- EXERCISE INSTRUCTIONS:
Gather and copy out each line of the records that contains the word "green". Matching is case-sensitive.

[Stored items from a collection]
=-=-=-=-=
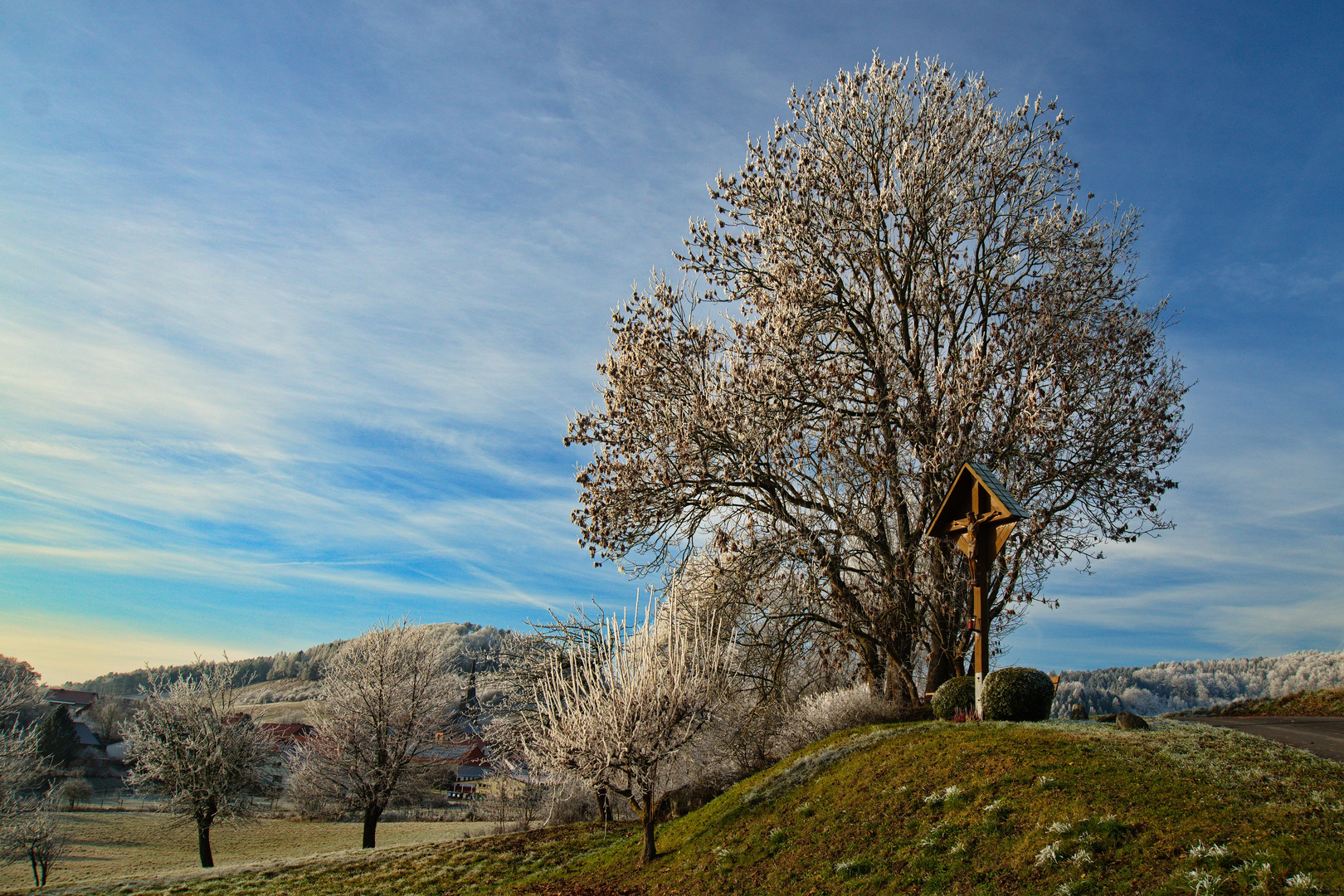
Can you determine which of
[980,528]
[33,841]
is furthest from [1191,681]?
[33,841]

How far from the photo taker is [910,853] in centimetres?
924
=-=-=-=-=
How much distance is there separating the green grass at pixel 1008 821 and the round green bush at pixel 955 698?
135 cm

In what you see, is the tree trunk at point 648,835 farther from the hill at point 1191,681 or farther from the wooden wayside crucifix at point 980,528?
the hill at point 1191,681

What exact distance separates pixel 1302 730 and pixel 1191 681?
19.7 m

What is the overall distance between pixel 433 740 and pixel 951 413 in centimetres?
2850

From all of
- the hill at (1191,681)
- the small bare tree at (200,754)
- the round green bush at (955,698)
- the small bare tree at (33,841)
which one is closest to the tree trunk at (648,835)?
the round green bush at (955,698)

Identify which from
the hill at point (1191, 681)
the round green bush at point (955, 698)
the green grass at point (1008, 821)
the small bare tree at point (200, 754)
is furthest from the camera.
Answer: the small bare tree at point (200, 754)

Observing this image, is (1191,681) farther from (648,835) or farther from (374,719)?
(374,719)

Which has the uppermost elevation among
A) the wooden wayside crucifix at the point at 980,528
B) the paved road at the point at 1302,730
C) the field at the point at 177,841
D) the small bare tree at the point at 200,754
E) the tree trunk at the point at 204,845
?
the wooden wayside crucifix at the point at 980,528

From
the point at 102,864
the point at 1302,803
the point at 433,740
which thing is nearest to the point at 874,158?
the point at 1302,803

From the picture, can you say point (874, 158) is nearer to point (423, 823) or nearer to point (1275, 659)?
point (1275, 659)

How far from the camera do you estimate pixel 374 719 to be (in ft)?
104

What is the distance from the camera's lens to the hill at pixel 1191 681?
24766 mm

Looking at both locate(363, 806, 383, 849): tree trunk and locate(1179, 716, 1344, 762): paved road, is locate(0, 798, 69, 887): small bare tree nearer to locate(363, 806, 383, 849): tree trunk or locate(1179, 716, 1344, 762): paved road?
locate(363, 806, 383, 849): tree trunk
=-=-=-=-=
- TASK RESPONSE:
How much distance is there separating the green grass at pixel 1008 821 and the round green bush at pixel 955 698?
- the round green bush at (955,698)
the round green bush at (955,698)
the round green bush at point (955, 698)
the green grass at point (1008, 821)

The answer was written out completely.